На шум выбежала мама.
—
Сыночек… что же ты… откуда? Автобуса-то нет и нет… Все глаза проглядела.
Мать
подхватила его и на руках внесла в дом. Андрюшка заплакал:
—
Меня из автобуса высадили.
—
Да что ж так… Ах, люди…
—
Я пешком шел от шоссе.
—
Герой мой, щечка белая и носик… — мать принялась раздевать плачущего
Андрюшку. — Ничего, сейчас разотрем… чайку с малинкой и под одеяло.
Андрюшка
спал долго: как лег вечером в семь часов, так и проспал до тех пор, когда мать
пришла с фермы, после утренней дойки. Ему не хотелось вставать, и он
притворился спящим. Мать подошла и по вздрагивающим векам поняла, что сын не
спит.
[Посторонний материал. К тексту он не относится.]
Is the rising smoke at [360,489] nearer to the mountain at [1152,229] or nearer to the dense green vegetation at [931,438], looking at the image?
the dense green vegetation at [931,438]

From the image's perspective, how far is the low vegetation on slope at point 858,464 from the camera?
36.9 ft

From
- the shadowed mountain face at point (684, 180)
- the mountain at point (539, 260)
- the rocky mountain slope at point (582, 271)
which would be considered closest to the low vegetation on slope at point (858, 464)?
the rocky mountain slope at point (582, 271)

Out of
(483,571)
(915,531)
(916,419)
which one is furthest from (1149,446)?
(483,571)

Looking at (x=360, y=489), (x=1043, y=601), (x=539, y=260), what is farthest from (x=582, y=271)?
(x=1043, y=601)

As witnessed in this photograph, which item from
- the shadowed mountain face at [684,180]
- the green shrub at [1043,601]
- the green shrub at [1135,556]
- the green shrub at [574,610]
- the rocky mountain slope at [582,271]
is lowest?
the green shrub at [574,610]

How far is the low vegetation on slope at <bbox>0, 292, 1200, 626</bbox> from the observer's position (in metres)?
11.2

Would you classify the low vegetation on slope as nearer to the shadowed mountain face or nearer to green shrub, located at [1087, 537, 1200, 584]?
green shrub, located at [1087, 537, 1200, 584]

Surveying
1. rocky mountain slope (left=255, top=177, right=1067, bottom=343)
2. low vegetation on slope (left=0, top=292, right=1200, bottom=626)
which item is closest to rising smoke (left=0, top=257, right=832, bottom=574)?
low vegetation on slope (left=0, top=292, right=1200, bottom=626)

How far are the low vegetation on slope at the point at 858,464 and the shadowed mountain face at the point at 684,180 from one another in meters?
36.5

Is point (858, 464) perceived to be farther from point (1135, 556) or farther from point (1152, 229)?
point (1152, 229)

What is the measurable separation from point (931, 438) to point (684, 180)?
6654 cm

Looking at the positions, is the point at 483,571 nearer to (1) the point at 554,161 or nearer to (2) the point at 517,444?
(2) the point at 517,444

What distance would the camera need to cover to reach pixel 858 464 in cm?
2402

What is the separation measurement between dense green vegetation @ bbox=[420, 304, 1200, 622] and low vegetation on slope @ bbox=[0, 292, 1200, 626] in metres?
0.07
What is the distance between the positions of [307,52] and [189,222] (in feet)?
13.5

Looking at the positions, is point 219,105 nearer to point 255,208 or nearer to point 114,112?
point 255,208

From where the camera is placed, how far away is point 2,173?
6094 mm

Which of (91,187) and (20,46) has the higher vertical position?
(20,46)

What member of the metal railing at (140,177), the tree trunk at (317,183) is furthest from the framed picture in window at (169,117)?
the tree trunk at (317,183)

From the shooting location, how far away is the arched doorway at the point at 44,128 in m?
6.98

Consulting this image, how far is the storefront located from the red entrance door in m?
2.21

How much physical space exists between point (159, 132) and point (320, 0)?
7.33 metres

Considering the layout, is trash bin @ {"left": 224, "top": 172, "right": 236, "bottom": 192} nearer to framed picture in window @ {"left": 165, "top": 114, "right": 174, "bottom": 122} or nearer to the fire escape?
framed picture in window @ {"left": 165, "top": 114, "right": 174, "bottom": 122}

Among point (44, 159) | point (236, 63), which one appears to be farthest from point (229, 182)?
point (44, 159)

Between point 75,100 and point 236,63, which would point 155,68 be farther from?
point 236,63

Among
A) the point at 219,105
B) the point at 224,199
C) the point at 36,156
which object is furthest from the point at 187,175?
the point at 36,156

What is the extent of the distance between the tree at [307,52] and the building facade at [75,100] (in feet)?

Она запустила руку под одеяло и легонько пощекотала его за пятку.
—
Вставай, лежебока, разоспался.
Андрюшка
взбрыкнул ногой и закричал от боли. Одеяло сползло в сторону, и мать увидела на
правой ноге сына черные пальцы. Сначала она подумала, что они просто чем-то
выпачканы. Но потом с ужасом поняла, что это обморожение. Андрюшка хотел встать,
но она не разрешила. Бережно поправила сползшее одеяло и, причитая
стала расхаживать по комнате, не зная, что же делать дальше.
—
Почему ты мне ничего не сказал про свои пальчики?
—
Вчера они у меня не болели. Я их не чувствовал.
Андрюшка
наблюдал за расхаживающей по комнате матерью.
—
Что же делать-то? В больницу тебя надо…
—
Не хочу в больницу. Я завтра в школу пойду.
—
Никуда ты не пойдешь. Сегодня воскресенье, и фельдшер выходной, а завтра доберемся
как-нибудь до медпункта. Там знают, что надо делать. Полежи денек.
Но
ни в понедельник, ни во вторник, ни в среду медпункт не открылся. Мать сама
лечила Андрюшкины пальцы. Соседка баба Нюша
посоветовала народные средства от обморожения: печеный лук и гнилое яблоко.
Мария привязывала то одно, то другое, но улучшения не было. Еще бабка
посоветовала топленое медвежье сало. Да где ж его взять? В их лесах медведи не
водятся.
Андрюшка
плакал от боли, а когда слезы кончались, то тихонько скулил, как маленький
щенок, который не понимал, за что ему такое наказание.
Заведующий
фермой Александр Максимыч согласился на своей
старенькой «Волге» отвезти Андрюшку в Боровск, но без направления в больницу
могли и не взять.
В
поликлинике Мария с сыном попали на прием к дежурному хирургу, и тот только
руками развел:
—
Где вы раньше были?.. Ампутация. Первый и второй точно, а дальше не знаю. Пишу
направление в больницу. Срочно.
Мать
всплеснула руками:
—
А нельзя без этого… — она жалостливо смотрела на хирурга, — ну, без
ампутации?
—
Нельзя, голубушка, если не хотите своему ребенку сделать хуже.
Когда
они вышли из кабинета, Андрюшка спросил:
—
Мама, а что такое — «ампрутация»?
—
Ампутация — это когда… ох, лучше тебе не знать, сынок.
Андрюшка
никогда не слыхал этого слова. Врачи любят говорить на
непонятном языке. Вот с третьего класса он будет изучать английский и тогда
точно узнает, что это такое — «ампутация».
Он
узнал раньше, уже через несколько дней.